Java is still the prevalent language for enterprise systems. Also I believe that the platform - the JDK, the servers and so on - is the most advanced out there and a great asset. So even if you move on to Scala or Groovy you will still be able to use this. So in my humble opinion it is not so much about the language than the platform and I think the future for the platform is bright.

What's least fun with Java?
On the coding side Java is sometimes too verbose. However, the drawbacks of the language were obvious early on and only lately they are discussed in a broader public. The Java community is great - but sometime it seems too fragmented to me. Instead of trying to learn from other platforms and improving Java and the Java platform overall we are too often concerned with the different Java sects.

If you could change one thing with Java, what would that be?
I think Java should be more liberal with regards to byte code compatibility. Support for dynamic languages on the JVM was late. With the rise of functional programming new requirements for the JVM will emerge. To make the platform viable in the long run, these requirements need to be elaborated. I am afraid that due to the close relationship between the language Java and the JVM this might not happen and would entirely set back the platform . .NET's strategy to adapt to other languages as well seems more promising to me.

What's your personal favorite in dynamic languages?
I think Groovy is a pretty good choice because it is very close to Java. Therefore it is easy to learn and it also easily integrates in the Java platform - which is very valuable. Apart from dynamic languages, I think functional programming is interesting. To see where things are headed Erlang is interesting to look at.

Which programming technique has moved you forwards most and why?
Unit tests and automated tests. They allowed me to ensure that at least basic functionalities work without problems and therefore increased my trust in the code I am writing.

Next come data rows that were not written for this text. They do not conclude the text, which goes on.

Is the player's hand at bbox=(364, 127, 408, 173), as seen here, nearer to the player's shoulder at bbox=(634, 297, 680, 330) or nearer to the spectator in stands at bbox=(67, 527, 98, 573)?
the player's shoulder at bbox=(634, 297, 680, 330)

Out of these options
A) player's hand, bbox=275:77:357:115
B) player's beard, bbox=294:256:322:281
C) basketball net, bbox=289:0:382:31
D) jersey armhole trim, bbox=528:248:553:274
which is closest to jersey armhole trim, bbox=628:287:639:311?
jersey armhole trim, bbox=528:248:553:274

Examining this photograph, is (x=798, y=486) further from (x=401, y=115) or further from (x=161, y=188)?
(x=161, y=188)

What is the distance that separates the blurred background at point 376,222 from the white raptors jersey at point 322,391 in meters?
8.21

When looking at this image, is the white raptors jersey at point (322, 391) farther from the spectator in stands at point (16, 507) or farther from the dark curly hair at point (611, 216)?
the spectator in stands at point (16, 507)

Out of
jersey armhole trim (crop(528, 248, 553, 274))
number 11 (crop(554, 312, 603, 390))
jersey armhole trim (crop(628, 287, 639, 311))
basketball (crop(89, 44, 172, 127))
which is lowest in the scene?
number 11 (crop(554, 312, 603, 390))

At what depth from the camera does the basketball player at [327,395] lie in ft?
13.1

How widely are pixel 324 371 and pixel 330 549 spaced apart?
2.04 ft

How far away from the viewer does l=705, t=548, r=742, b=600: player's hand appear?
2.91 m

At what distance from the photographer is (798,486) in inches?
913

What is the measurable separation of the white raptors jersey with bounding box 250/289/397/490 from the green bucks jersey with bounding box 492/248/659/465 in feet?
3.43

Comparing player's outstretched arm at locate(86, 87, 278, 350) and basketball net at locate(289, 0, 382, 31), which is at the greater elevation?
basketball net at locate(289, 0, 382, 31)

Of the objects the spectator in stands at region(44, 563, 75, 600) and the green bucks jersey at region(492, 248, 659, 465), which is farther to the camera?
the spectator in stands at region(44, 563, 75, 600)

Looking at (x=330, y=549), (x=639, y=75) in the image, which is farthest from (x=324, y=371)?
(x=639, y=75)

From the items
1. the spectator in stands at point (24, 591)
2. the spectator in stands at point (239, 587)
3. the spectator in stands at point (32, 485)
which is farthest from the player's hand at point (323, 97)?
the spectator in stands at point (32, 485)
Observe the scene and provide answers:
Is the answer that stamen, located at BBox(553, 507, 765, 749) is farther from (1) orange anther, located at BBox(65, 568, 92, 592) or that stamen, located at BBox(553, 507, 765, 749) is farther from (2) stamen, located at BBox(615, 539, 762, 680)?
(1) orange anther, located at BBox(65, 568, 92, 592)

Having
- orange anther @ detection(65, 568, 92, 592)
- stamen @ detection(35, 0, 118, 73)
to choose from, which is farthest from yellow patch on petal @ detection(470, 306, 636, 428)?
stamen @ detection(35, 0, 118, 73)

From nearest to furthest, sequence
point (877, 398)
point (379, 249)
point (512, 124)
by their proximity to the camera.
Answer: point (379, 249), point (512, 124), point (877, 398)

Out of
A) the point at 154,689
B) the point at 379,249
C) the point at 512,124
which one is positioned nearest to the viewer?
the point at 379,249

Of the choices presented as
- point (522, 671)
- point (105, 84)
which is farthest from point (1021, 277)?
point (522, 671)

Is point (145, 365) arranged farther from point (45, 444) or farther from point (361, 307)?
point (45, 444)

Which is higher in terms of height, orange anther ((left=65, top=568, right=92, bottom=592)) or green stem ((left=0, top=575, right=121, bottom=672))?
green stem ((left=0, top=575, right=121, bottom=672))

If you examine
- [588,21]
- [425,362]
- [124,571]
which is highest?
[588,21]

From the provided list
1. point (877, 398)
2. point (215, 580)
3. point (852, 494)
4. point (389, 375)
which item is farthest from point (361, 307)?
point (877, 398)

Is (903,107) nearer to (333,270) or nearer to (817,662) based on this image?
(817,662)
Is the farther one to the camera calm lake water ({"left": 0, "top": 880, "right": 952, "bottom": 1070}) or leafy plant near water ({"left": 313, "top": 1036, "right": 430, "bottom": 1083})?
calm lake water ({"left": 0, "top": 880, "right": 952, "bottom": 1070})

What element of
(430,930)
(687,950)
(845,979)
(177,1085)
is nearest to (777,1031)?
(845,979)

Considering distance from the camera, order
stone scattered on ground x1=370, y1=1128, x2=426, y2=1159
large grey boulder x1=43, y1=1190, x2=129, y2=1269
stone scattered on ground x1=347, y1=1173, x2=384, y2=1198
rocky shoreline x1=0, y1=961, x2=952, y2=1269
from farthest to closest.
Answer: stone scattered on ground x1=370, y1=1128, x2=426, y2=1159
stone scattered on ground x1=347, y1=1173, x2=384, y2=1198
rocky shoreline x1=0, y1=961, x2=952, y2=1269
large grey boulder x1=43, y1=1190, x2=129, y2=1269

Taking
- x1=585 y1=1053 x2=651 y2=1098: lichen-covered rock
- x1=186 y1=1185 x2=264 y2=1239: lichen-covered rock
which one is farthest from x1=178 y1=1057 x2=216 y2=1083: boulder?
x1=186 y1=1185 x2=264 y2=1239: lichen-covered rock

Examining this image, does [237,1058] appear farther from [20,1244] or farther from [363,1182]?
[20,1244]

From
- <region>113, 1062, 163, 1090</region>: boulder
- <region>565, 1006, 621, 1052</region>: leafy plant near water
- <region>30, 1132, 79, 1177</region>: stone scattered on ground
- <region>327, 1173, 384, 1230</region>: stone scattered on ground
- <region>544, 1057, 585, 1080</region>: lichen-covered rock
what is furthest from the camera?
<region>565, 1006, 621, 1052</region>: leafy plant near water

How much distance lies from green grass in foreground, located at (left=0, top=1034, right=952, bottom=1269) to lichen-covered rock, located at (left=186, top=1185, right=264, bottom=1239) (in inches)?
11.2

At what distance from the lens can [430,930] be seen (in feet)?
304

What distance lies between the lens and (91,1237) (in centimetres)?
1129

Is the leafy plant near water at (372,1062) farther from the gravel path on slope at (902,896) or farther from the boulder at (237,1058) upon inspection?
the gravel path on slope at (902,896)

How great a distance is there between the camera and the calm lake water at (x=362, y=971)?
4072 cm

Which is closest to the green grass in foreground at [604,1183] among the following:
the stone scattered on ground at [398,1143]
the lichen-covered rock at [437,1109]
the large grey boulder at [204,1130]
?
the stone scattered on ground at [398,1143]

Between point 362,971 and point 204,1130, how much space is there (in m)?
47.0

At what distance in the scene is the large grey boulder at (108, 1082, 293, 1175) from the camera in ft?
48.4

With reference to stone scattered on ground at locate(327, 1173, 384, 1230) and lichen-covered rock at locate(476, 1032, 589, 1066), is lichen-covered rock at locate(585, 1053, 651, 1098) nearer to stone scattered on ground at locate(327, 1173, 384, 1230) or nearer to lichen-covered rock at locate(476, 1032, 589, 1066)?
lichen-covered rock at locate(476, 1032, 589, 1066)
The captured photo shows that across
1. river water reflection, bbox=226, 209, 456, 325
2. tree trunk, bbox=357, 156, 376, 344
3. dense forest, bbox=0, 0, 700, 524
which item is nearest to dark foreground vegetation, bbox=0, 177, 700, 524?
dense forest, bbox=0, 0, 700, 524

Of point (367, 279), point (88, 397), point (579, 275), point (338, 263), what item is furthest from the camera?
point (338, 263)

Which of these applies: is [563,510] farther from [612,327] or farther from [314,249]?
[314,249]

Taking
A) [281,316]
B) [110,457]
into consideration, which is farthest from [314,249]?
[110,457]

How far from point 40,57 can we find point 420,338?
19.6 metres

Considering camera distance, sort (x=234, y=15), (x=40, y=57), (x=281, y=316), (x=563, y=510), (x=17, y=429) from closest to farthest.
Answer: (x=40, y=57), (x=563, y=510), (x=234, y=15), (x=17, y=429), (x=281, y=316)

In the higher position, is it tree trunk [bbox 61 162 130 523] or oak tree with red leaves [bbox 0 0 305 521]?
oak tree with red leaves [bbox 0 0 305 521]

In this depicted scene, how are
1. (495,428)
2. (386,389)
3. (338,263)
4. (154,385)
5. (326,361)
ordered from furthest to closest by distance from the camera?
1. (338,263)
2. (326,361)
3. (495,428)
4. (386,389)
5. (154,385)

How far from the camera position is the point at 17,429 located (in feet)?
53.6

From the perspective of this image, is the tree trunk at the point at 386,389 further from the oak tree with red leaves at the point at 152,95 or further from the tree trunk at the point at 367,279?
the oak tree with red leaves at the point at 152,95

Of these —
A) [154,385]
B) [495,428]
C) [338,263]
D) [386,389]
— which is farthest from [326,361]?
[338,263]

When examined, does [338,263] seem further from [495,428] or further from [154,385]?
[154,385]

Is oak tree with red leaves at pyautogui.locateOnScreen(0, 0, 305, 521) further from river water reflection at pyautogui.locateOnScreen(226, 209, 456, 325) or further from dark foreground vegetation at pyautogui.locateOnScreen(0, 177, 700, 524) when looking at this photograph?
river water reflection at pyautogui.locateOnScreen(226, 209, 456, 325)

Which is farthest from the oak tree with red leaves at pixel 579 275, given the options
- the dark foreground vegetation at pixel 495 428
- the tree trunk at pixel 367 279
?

I find it odd that more than 10 years after the original paper - which as was called "Test Infected – Programmers Love Writing Tests" - JUnit is still not used in every project and if it is, it is often not used correctly i.e. there are no asserts, there is log output instead for manual instead of automated tests etc.

What was the biggest project you've ever worked on?
I have worked on quite a few big business applications that were done by larger teams. I learned a lot about how these projects work during my time there - in particular about non-technical aspects like organization and the like.

Which was the worst programming mistake you did?
I guess it is common to look at code that you have created not too long ago and ask yourself how you could possible been so stupid. So I guess my worst mistake is still ahead of me - and as far as I know no lives was really hurt by any of the mistakes I have made so far, so maybe it is not that bad after all.